Reading more into open access

Reading more into open access
Will Wakeling, dean of University Libraries at Northeastern, discusses open access to scholarly works and how it benefits researchers.

For many years, the traditional method to access researchers’ scholarly works, particularly in the sciences and social sciences, has been through paid subscriptions to journals. But in recent years, a movement toward “open access” has grown, providing free access to such material online. The issue has also drawn national attention this year, with thousands of researchers supporting a boycott of a leading scientific journal publisher, while competing bills before Congress tackle the issue of requiring open access to publicly funded research. Northeastern University news office asked Will Wakeling, dean of University Libraries at Northeastern, to discuss what open access is all about and what this trend means for the research community.

What is open access, and what does it mean for those producing and reading scholarly research?

Open access, in one sense, is part of a broader cultural shift toward free access to information that can be easily, instantly found online. This idea is manifested in various ways, including popular sites such as Wikipedia and scholarly networks like PLoS, the Public Library of Science.

For our purposes and the purposes of free access to scholarly work, open access means removing the price and permission barriers involved in reading scholarly journals. Access to scholarly works has traditionally been based on a commercial model. If you don’t pay, you don’t read. So universities have ended up paying large amounts to publishers to buy back access for their researchers to the very literature that those faculty members and researchers have been responsible for creating. What makes the open-access movement so radical is its potential to change that vicious business cycle.

As a publishing model, open access doesn’t have to jettison the best features of the traditional commercial publishing models. For one thing, open access does not prevent a rigorous peer-review process. There are plenty of examples of high-impact, mainstream journals adopting open-access configurations. There’s also nothing inherent in the open-access model to stop the generation of revenue. Just because you as a publisher make articles free to read doesn’t mean you can’t recover publishing costs, as some open-access journals collect processing fees from authors. Academic institutions and funding bodies can, in turn, support their researchers by helping to cover these costs.

What is going on at Northeastern around open access?

The library is creating the Digital Repository Service (DRS), a secure environment for storing, managing and providing open access to digital materials that support teaching, research and service activities at Northeastern. This includes IRis, which currently contains more than 3,500 faculty publications, university-produced materials, and dissertations and master’s theses.  Researchers can also place their experimental data in the DRS, along with background research materials to accompany their publications. The Library already supports an open-access, peer-reviewed journal,Annals of Environmental Science

We’re also working to support other options for access that avoid high costs falling on the reader. These include Open Educational Resources (OERs), such as textbooks and classroom materials developed from work available through open access. Faculty members in the mathematics and biology departments, for example, are already developing and using such resources.

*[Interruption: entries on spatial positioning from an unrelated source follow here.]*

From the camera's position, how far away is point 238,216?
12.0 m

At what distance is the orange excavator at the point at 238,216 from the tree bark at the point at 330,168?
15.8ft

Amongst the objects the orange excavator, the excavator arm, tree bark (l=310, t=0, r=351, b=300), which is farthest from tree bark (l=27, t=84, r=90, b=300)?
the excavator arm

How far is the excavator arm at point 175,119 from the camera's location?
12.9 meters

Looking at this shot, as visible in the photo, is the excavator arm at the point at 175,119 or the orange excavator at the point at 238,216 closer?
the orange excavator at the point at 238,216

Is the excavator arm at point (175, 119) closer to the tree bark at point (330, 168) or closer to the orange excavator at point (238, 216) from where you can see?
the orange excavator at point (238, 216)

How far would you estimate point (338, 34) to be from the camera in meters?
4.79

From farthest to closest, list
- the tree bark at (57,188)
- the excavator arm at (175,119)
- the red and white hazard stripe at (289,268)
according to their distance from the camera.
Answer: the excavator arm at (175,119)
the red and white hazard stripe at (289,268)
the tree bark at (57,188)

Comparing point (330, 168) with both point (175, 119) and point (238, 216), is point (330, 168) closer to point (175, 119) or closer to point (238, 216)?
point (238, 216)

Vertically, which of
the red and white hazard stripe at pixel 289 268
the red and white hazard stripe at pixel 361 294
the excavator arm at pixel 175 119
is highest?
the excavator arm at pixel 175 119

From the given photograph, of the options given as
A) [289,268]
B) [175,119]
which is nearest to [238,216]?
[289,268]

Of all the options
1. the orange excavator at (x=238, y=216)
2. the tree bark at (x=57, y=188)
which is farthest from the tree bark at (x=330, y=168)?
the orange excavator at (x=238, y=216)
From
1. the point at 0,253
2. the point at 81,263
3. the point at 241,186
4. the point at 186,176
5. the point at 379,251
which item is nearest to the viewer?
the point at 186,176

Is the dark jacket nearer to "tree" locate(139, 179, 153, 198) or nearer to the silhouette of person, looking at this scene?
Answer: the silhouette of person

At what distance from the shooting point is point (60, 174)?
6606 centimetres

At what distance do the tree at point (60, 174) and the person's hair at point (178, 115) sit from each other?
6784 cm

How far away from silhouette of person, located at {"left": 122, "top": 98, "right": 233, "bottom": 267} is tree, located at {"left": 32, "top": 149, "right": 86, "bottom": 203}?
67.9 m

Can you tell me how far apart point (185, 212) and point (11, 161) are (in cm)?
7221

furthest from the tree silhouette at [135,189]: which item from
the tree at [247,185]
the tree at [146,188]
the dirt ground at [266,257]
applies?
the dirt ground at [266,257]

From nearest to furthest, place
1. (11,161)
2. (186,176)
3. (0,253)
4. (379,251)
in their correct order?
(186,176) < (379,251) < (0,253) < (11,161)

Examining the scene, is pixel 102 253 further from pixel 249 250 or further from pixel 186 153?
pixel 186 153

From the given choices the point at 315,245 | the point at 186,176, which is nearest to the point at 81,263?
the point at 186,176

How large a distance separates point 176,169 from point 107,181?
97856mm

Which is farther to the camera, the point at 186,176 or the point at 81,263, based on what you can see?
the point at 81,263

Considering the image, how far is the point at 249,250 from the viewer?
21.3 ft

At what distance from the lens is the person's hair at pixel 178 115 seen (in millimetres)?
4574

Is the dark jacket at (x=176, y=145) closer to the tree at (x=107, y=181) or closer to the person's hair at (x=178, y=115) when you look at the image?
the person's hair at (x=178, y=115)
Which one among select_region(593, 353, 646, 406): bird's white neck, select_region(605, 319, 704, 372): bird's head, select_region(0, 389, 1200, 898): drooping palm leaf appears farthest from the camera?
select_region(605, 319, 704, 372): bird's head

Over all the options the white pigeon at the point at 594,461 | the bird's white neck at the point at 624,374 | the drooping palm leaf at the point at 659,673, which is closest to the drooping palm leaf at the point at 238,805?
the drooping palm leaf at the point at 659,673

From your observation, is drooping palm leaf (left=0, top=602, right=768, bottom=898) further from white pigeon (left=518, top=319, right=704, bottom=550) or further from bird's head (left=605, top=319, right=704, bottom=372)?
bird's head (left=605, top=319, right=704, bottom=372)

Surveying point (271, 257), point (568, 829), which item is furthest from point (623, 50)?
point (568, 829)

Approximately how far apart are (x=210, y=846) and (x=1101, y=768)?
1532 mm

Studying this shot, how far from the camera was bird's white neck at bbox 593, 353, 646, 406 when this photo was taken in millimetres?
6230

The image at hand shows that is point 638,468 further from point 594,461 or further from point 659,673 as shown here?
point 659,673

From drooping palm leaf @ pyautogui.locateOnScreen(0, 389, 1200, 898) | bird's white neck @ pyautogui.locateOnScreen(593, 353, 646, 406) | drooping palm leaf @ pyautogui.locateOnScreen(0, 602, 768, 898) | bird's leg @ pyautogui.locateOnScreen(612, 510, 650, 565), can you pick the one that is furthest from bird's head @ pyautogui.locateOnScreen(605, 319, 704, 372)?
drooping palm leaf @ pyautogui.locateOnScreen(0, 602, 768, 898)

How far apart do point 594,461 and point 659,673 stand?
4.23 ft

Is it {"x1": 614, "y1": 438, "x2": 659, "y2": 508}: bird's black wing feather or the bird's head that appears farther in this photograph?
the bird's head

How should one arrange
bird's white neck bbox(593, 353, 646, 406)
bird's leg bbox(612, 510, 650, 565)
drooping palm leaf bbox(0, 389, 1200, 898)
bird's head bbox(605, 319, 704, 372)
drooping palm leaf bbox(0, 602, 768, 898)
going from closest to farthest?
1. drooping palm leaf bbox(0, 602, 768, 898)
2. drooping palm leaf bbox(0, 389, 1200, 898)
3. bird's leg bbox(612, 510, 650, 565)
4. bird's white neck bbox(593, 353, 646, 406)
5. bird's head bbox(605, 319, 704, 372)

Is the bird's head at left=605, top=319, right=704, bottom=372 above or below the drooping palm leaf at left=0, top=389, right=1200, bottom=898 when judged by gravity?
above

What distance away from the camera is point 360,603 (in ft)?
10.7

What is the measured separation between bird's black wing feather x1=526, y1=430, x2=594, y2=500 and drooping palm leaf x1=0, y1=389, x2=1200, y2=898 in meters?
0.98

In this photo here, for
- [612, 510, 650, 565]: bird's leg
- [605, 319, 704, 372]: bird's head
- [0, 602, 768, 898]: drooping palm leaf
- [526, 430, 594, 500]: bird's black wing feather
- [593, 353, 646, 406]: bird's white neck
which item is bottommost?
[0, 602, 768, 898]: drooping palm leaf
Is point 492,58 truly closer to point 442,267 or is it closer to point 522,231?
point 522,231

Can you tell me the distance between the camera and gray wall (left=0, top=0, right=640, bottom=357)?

As our society continues to be more and more “plugged in,” how do you see this trend toward open access evolving?

The trend is onward and upward. A key component of the evolution of open access will be the increased interest and willingness of scholars to look at alternative modes of publishing their research using blogs, social media and other digital formats. Along with this loosening up comes an evolving and more open attitude to copyright, exemplified in the increasing popularity of the Creative Commons approach. Meanwhile, one of the most important ways in which scholars and researchers are accelerating the movement toward open access is in negotiating with their publishers to secure their rights as authors to post their own published work, something that many standard publishing contracts restrict. This is certainly an area the library can help them with.

Another related facet of open access lies in the open-data movement, which, properly controlled, has tremendous potential for the sharing and reuse of core data sets in disciplines such as mapping, genomes, chemical compounds, and medical and bioscience data and practices. 

Ultimately, success for the open-access movement will depend jointly on the commitment of individual scholars and appropriate institutional support. We need to find ways to fund publishing for researchers not able to draw on external grants. We need to encourage faculty members to produce OERs that can help create viable alternatives to expensive commercial student textbooks. The result can be an increase in the range and quality of freely available scholarship, and major improvements in the resources available to the academy and the community at large to solve problems and advance knowledge.